> **TAREAS REQUERIDAS**:
(a) Según el fragmento sobre Máximo Kirchner, ¿qué edad tenía él cuando su padre ganó la intendencia de Río Gallegos?
(b) Indica si cada afirmación concuerda con el fragmento sobre Máximo Kirchner, con sí o no y las palabras del fragmento que lo deciden: (i) A Máximo Kirchner lo sedujo la política desde muy joven, igual que a sus padres. (ii) Fue su madre quien decidió que él fuera político. (iii) El bloque peronista de diputados tiene hoy 118 legisladores.
(c) Redacta lo que sigue del fragmento sobre Máximo Kirchner, a partir de su última oración.

Máximo Kirchner, derrota y victoria cristinista
En cualquier monarquía cualquier cosa puede suceder, salvo que no haya heredero
Joaquín Morales Solá
Máximo Kirchner, junto a Sergio Massa y Eduardo de Pedro
Máximo Kirchner tenía 10 años cuando su padre ganó la intendencia de Río Gallegos. Desde entonces ha sido un hijo del poder, heredero de una familia de formas toscas de hacer política, convencida de que el poder se construye más por el temor que por el afecto. Discípulos inconscientes de Maquiavelo, su madre es célebre por provocar un clima ostensiblemente tenso en cualquier lugar, pequeño o grande, al que ella ingresa. A sus padres los sedujo la política desde muy jóvenes. A Máximo, no. El hijísimo prefirió administrar la fortuna familiar (enorme, por cierto) antes que meterse en una actividad que, según decía, lo había alejado de sus padres desde muy temprano. Solo después de la muerte de su padre, en 2010, se interesó por los avatares de las cuestiones públicas. La decisión de que él fuera político la tomó su madre. Como en cualquier monarquía, cualquier cosa puede suceder, salvo que no haya heredero. Cristina Kirchner decidió también que su hijo fuera diputado nacional. Primero por Santa Cruz, donde su lista perdió y él estuvo a punto de no ingresa a la Cámara de Diputados, y luego por la provincia de Buenos Aires, donde nació hace 44 años. También su madre mandó que él fuera el presidente del bloque peronista de diputados que hoy tiene 118 legisladores, la primera minoría en una vasta Cámara de 257 miembros. Como líder de esa bancada, el viernes pasado tumbó el presupuesto nacional imaginado con más errores que aciertos por el gobierno de Alberto Fernández. Lo condenó al irremediable fracaso después de un discurso en el que insultó a las principales figuras de la oposición que estaban en el recinto.

> **DATOS**:
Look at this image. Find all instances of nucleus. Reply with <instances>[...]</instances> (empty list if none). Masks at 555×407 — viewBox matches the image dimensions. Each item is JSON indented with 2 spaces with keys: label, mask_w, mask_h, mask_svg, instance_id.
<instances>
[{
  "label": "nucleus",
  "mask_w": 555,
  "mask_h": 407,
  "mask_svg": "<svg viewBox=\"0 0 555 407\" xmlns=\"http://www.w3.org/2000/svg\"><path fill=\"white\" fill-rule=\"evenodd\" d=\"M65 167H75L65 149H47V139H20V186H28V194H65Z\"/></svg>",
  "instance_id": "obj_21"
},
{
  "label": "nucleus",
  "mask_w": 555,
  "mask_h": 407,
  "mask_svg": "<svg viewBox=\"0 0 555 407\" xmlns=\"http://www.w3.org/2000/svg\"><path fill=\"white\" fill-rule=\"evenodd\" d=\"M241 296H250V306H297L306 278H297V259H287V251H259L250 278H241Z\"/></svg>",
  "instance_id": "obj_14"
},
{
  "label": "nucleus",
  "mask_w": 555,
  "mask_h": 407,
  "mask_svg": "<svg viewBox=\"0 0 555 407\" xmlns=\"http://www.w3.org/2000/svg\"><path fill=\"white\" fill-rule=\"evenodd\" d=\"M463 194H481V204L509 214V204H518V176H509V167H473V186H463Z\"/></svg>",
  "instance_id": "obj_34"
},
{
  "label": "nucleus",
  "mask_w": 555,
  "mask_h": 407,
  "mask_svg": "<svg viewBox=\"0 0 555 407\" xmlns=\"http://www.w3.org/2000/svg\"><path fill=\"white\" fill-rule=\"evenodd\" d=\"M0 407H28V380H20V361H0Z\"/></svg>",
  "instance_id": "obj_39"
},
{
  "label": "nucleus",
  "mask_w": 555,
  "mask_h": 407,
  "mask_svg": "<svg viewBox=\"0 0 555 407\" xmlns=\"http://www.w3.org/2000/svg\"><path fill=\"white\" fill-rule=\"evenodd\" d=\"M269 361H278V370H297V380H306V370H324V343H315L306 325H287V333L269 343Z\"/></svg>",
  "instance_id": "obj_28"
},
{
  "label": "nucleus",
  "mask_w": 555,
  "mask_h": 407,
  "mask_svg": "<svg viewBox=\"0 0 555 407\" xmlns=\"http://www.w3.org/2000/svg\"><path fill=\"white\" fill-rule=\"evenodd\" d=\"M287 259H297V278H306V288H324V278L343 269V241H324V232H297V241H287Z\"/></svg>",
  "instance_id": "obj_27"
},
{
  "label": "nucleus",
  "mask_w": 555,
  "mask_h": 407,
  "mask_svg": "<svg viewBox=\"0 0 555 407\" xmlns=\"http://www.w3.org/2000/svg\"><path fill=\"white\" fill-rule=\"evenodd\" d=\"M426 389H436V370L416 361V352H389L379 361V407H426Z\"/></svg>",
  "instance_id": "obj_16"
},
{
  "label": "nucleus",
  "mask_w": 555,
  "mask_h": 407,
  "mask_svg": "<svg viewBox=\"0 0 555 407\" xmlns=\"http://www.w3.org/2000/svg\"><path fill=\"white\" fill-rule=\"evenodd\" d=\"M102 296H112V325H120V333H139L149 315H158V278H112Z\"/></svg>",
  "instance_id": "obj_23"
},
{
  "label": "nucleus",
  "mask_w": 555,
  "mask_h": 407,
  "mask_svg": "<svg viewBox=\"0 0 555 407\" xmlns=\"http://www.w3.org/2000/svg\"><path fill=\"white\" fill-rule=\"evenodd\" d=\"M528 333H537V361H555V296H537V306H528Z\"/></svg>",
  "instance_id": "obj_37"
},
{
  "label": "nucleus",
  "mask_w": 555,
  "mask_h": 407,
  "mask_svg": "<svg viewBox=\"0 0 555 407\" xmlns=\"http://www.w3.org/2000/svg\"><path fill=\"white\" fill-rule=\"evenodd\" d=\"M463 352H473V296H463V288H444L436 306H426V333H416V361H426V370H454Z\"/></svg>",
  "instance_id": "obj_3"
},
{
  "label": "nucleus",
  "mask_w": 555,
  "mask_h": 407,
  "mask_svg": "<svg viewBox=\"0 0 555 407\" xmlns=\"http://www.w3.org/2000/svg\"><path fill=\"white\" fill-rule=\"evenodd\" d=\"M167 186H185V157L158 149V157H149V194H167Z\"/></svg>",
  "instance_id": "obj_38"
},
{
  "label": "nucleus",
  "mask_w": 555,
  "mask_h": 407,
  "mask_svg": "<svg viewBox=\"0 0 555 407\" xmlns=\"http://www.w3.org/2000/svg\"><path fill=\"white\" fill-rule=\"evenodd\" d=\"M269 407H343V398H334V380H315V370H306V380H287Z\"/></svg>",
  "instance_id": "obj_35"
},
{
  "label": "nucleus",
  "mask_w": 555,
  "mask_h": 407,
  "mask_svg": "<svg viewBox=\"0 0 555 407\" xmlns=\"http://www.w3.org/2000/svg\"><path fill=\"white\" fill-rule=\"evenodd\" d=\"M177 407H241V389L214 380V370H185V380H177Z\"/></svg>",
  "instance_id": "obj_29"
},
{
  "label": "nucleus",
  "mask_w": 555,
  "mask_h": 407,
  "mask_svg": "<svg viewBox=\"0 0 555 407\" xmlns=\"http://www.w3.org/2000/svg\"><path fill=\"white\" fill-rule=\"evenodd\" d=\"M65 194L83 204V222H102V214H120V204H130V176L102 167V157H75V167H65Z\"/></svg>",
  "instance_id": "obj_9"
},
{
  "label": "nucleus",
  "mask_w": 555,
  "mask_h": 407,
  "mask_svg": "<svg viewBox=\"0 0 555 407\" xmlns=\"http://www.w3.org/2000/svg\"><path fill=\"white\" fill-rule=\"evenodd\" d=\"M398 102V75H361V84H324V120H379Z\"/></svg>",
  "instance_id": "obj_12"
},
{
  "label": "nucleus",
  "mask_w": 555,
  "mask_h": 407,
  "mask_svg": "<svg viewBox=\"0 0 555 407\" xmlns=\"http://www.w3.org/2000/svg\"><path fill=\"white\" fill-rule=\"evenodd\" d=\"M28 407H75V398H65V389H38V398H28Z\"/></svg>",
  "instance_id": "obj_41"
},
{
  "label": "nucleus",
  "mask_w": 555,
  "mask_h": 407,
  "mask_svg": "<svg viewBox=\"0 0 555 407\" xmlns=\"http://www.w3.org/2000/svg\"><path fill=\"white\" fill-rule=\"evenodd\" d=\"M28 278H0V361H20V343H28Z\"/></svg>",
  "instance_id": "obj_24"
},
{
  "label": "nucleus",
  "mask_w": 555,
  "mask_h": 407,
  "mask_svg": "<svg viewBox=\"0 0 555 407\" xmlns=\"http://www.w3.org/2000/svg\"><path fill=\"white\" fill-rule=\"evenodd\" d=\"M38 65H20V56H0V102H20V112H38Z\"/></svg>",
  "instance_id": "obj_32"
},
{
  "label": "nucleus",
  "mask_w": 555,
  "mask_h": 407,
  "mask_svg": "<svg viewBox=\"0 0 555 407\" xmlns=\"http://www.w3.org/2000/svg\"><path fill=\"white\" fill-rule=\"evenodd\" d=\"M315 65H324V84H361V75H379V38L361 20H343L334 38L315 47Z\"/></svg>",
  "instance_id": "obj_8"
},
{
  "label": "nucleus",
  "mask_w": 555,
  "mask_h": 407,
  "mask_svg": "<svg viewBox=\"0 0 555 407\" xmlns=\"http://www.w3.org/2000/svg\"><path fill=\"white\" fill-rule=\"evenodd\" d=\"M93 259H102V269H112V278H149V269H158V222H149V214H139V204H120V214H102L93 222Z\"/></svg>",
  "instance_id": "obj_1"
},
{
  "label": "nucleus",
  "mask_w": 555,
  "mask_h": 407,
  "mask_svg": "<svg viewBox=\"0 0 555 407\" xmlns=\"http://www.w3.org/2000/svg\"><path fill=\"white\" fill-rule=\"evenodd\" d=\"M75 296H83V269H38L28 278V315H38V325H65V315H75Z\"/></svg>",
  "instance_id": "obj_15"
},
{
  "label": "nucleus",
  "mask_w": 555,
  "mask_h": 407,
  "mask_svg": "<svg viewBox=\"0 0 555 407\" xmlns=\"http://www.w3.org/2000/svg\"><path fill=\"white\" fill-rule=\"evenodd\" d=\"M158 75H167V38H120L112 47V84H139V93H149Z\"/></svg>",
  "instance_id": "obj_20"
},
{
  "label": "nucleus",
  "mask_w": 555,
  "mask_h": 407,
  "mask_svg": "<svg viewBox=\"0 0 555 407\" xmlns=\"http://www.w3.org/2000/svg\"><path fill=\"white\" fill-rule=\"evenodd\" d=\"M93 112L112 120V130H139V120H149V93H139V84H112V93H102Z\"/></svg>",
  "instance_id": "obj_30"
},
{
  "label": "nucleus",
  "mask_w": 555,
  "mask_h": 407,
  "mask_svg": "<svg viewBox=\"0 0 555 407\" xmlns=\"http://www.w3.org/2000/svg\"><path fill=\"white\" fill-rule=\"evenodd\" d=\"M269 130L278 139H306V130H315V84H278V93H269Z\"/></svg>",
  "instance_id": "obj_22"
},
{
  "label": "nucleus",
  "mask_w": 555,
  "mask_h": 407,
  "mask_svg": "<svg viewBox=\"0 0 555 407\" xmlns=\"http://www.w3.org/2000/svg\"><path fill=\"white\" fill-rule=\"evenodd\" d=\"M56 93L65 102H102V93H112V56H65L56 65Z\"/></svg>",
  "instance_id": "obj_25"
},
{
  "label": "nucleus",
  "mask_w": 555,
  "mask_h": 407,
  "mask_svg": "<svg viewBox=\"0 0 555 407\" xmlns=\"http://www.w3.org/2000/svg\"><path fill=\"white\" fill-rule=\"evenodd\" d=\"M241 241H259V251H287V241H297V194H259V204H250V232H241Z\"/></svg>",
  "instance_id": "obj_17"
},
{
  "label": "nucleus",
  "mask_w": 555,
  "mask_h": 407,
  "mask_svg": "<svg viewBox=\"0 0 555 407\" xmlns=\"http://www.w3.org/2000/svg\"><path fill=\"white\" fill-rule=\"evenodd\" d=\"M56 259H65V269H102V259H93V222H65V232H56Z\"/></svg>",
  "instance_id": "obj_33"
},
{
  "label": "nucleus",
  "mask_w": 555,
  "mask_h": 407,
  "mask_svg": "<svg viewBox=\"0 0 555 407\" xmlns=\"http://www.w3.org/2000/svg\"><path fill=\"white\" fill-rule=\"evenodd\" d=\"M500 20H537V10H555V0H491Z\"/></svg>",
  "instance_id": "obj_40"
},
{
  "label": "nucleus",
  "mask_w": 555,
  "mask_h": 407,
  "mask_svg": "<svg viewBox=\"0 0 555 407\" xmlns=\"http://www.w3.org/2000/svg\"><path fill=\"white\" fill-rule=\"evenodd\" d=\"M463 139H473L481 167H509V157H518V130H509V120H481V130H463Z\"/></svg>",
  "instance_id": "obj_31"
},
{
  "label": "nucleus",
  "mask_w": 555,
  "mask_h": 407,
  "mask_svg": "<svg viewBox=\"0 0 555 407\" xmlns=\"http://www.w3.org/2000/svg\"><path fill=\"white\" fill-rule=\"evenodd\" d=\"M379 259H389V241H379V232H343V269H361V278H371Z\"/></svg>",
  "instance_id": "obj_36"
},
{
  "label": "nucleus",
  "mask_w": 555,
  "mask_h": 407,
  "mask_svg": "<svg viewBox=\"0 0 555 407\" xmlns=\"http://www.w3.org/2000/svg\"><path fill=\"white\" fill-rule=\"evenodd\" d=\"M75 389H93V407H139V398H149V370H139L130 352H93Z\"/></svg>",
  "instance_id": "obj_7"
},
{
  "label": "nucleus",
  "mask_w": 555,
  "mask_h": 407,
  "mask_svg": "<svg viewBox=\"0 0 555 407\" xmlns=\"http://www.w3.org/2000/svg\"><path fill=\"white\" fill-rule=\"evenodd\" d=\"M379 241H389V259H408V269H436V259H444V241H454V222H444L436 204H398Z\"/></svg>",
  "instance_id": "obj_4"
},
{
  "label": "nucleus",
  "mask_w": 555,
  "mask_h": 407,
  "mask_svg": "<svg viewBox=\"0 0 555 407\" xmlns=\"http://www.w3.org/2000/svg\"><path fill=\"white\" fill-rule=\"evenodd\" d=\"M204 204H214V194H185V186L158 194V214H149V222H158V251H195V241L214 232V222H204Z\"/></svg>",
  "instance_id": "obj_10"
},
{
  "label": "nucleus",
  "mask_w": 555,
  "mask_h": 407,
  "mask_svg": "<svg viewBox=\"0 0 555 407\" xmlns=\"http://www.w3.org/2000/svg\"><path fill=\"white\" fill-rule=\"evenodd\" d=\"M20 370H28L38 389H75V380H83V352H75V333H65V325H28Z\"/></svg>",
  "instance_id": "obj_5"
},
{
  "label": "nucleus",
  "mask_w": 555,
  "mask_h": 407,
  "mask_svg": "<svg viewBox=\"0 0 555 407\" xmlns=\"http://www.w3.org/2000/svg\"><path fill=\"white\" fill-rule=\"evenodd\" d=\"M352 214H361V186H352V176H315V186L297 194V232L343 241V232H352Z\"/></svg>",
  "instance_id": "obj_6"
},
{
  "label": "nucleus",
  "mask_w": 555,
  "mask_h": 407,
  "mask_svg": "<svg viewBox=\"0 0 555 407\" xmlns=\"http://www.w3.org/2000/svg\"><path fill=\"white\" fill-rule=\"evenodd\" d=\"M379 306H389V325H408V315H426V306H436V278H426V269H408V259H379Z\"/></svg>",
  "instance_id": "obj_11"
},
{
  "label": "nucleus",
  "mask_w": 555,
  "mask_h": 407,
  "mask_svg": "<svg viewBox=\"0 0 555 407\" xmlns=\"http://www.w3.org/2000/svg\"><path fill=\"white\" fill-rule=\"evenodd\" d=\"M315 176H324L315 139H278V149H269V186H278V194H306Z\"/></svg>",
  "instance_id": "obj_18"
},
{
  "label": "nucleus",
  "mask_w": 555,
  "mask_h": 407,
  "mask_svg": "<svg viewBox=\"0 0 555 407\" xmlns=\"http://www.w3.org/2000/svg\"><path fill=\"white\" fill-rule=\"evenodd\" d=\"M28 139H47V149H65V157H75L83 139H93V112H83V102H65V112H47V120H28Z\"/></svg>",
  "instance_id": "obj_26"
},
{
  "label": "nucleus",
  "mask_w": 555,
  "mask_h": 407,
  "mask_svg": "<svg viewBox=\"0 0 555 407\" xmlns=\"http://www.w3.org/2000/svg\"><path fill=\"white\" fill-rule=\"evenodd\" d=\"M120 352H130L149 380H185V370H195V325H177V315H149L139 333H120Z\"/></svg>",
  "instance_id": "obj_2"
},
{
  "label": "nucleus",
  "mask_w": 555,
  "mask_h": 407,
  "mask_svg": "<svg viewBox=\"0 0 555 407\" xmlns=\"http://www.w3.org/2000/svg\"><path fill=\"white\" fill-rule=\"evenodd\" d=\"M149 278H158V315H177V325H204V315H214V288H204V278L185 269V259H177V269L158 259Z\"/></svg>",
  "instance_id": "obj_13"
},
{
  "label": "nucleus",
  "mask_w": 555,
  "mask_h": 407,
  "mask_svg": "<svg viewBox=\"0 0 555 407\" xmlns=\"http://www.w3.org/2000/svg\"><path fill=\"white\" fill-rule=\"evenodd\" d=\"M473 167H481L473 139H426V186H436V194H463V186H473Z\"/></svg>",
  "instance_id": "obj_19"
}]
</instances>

> **RESULTADOS DEL EJERCICIO**:
(a) Tenía 10 años.

(b)
(i) No: «A sus padres los sedujo la política desde muy jóvenes. A Máximo, no.»
(ii) Sí: «La decisión de que él fuera político la tomó su madre.»
(iii) Sí: «el presidente del bloque peronista de diputados que hoy tiene 118 legisladores»

(c)
Podrá decirse que Máximo Kirchner es un político que sirve solo para liderar en la bonanza política, jamás en la adversidad. Y es cierto. Pero ayer tuvo un éxito inesperado cuando la propia oposición promovió tres días después de la victoria otra reunión especial de la Cámara, en la que resultó perdidosa. Después de haber dejado al Gobierno sin un presupuesto chapucero, los opositores no debieron correr el riesgo de una derrota. No debieron convocar a una reunión de la Cámara si no tenían los números del éxito asegurados. También es veraz que la oposición demostró que puede convocar a una reunión especial (antes era una facultad exclusiva del oficialismo) y que logró aprobar una reducción de la carga impositiva a los sectores medios con importantes modificaciones al mínimo no imponible y al impuesto a los bienes personales. Sin embargo, el Gobierno introdujo en ese proyecto dos agregados (un aumento y un nuevo impuesto) a lo que llama “las grandes fortunas”. Las “grandes fortunas” ya pagaron durante 2021 un impuesto especial, iniciativa que promovió Máximo Kirchner y su aliado Carlos Heller. Convencido de que él y sus padres participaron de las hazañas revolucionarias de Sierra Maestra, Máximo nunca entendió que esa carga impositiva solo conseguirá que muchos empresarios se radiquen en el exterior, como ya lo hicieron varios entre los más creativos. Es la Argentina la que se quedará sin innovación y sin inversión ante un Estado voraz e inepto. En una economía que está a tres meses de caer en default con el Fondo Monetario y con el Club de París, y que solo está reaccionando después de un año de coma inducido, Máximo Kirchner demostró otra vez que sabe tanto de economía como de física cuántica. “Cuando en un cementerio entran dos personas vivas, la vida aumentó un 200 por ciento. Ese es el crecimiento actual de la economía argentina”, explica un reconocido economista.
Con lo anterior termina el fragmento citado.